It was found that severe weather events indeed had a huge impact on society in recent years. Floods were found to have cost most significant economy damage, which attributed to more than 150 billions US dollars of property damage. Tornados were found to have made most number of death and injuries, with almost 97,000 injuries or fatalities in recent years.
Performed steps:
Load the data from csv file
Remove some unused variables to save memory
Remove original data to save memory
Calculate the damage
Using levels(), it was found that the exponential has lots of values that were not explained in the documentation. These values were ignored.
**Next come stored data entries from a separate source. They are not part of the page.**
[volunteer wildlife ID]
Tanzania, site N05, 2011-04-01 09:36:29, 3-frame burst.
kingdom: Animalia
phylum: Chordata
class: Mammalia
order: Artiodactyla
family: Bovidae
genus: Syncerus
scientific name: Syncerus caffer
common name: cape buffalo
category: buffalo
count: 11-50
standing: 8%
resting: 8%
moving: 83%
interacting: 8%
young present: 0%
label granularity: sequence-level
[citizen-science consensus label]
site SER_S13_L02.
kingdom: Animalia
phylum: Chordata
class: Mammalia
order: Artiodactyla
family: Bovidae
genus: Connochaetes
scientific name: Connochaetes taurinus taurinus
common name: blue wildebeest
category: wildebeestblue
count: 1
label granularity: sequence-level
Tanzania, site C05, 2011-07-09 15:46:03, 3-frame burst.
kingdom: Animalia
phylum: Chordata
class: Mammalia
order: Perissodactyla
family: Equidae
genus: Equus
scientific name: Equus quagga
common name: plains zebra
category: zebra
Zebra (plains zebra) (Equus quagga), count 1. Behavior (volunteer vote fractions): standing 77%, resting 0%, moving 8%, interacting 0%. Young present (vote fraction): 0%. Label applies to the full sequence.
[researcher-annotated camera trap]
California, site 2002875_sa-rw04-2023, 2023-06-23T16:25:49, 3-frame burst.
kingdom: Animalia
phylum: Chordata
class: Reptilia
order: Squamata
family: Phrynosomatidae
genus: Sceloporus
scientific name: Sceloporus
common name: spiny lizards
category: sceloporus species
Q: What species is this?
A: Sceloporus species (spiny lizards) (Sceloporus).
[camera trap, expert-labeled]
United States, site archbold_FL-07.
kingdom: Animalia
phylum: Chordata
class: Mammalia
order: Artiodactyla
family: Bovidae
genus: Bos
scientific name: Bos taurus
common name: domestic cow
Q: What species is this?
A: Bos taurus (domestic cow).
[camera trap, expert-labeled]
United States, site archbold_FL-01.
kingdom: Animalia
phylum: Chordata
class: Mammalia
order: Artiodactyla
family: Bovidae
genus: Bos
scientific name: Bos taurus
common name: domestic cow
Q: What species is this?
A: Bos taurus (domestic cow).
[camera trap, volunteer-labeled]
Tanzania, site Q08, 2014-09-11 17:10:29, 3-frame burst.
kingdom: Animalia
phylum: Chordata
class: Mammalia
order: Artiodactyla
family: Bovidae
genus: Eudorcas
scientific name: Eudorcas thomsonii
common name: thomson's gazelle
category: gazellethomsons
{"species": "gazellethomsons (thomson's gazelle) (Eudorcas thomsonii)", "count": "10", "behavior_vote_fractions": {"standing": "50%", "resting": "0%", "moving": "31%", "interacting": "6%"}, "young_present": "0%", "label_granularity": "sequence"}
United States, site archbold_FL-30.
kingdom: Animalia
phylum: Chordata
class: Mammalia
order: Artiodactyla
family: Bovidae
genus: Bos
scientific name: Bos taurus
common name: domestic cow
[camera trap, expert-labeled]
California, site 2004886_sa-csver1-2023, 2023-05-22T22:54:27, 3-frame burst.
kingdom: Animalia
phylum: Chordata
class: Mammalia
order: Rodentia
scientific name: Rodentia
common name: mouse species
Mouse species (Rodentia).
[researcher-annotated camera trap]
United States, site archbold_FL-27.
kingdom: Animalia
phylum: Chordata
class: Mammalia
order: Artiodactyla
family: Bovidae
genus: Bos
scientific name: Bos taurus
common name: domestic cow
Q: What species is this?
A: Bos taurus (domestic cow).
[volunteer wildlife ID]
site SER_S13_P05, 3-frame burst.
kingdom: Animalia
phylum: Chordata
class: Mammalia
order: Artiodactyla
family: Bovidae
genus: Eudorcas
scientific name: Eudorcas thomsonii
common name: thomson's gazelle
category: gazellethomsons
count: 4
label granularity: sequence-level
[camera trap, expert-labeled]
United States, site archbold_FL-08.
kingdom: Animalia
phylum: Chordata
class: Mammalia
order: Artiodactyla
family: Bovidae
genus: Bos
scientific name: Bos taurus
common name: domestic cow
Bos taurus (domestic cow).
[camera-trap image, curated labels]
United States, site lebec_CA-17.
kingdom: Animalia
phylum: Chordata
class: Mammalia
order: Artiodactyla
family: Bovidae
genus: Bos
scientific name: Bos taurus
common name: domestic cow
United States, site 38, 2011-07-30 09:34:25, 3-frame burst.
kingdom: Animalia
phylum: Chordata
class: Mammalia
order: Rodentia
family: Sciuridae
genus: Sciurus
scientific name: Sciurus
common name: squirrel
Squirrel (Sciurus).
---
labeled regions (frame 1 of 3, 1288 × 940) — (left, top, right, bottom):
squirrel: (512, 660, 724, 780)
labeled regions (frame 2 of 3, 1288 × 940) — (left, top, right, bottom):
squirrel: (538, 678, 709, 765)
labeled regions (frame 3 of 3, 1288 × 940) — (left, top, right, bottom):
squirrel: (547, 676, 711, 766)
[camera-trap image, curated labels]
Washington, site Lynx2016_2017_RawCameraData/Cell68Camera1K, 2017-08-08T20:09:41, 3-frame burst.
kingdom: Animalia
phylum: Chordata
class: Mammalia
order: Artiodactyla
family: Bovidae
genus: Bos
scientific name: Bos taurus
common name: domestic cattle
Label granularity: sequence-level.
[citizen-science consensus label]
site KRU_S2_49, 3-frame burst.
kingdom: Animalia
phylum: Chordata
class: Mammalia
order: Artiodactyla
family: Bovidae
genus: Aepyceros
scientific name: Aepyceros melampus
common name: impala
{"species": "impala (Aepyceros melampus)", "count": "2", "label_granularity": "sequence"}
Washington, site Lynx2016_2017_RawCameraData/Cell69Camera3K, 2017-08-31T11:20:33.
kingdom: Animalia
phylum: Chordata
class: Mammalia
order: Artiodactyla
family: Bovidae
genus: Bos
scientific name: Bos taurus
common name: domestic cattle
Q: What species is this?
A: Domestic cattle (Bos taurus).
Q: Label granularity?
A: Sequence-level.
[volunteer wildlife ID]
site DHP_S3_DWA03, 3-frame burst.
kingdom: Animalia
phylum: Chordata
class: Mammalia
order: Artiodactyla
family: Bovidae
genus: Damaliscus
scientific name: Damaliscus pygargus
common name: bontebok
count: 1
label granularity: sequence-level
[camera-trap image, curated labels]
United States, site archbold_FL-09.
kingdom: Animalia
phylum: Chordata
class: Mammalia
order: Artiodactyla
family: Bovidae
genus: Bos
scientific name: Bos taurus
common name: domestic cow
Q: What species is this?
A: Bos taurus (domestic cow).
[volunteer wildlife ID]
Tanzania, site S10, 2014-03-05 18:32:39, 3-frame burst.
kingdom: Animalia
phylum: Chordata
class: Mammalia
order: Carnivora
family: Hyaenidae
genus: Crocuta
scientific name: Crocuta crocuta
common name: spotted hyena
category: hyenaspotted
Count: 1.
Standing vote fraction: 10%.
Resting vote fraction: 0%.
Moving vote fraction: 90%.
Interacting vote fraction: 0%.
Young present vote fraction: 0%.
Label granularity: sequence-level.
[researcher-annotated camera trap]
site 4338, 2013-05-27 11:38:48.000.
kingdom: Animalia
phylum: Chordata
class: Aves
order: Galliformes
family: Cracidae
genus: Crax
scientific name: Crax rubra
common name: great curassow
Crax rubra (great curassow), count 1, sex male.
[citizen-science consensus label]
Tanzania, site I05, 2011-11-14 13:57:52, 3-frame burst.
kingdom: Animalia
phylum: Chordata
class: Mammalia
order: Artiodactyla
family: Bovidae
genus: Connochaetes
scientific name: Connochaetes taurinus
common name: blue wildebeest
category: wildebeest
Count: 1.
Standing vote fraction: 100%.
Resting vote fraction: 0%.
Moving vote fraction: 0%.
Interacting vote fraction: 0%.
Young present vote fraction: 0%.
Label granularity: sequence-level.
Only K, M, B were understood as 1000, 10^6 and 10^9, respectively.
Property damage & crop damage were summed up to get the total damage
Calculate total fatalities and injuries
# Load the data
storm_data_raw <- read.csv("~/Downloads/Data/repdata-data-StormData.csv")
# Remove unnecessary columns
good_columns <- c("EVTYPE", # Event type
"FATALITIES", "INJURIES", # Fatalities & Injuries
"PROPDMG", "PROPDMGEXP", # Property damange & its exponential
"CROPDMG", "CROPDMGEXP") # Crop damage & its exponential
storm_data <- storm_data_raw[,good_columns]
summary(storm_data)
## EVTYPE FATALITIES INJURIES
## HAIL :288661 Min. : 0.0000 Min. : 0.0000
## TSTM WIND :219940 1st Qu.: 0.0000 1st Qu.: 0.0000
## THUNDERSTORM WIND: 82563 Median : 0.0000 Median : 0.0000
## TORNADO : 60652 Mean : 0.0168 Mean : 0.1557
## FLASH FLOOD : 54277 3rd Qu.: 0.0000 3rd Qu.: 0.0000
## FLOOD : 25326 Max. :583.0000 Max. :1700.0000
## (Other) :170878
## PROPDMG PROPDMGEXP CROPDMG CROPDMGEXP
## Min. : 0.00 :465934 Min. : 0.000 :618413
## 1st Qu.: 0.00 K :424665 1st Qu.: 0.000 K :281832
## Median : 0.00 M : 11330 Median : 0.000 M : 1994
## Mean : 12.06 0 : 216 Mean : 1.527 k : 21
## 3rd Qu.: 0.50 B : 40 3rd Qu.: 0.000 0 : 19
## Max. :5000.00 5 : 28 Max. :990.000 B : 9
## (Other): 84 (Other): 9
# Remove original data to save space
remove(storm_data_raw)
# Calculate the total damage
levels(storm_data$PROPDMGEXP) <- c(
"1", "1", "1", "1", "1", "1", "1", "1", "1", "1", "1", "1", "1",
"1000000000", "1", "1", "1000", "1000000", "1000000")
levels(storm_data$CROPDMGEXP) <- c(
"1", "1", "1", "1", "1000000000", "1000",
"1000", "1000000", "1000000")
storm_data$PROPDMG <- storm_data$PROPDMG *
as.integer(as.character(storm_data$PROPDMGEXP))
storm_data$CROPDMG <- storm_data$CROPDMG *
as.integer(as.character(storm_data$CROPDMGEXP))
storm_data$DAMAGE <- storm_data$PROPDMG + storm_data$CROPDMG
# Calculate total injuries & fatalities
storm_data$HEALTH <- storm_data$INJURIES + storm_data$FATALITIES
Across the United States, which types of events (as indicated in the EVTYPE variable) are most harmful with respect to population health?
total <- sort(
tapply(storm_data$HEALTH, storm_data$EVTYPE, sum),
decreasing = T)
barplot(head(total,3),
main="Most harmful events",
xlab="Event type",
ylab="Total fatalities and injuries")
max(total)
## [1] 96979
From the figure, it was found that Tornado has caused the most number of injuries and fatalities (96,980 fatalities and injuries), significantly more than any other type of events.
total <- sort(
tapply(storm_data$DAMAGE, storm_data$EVTYPE, sum),
decreasing = T)
barplot(head(total,3),
main="Most damaging events",
xlab="Event type",
ylab="Total damage")
max(total)
## [1] 150319678257
From the figure, it was found that Flood has caused biggest damage (around 150 billions US dollars), much higher than any other events.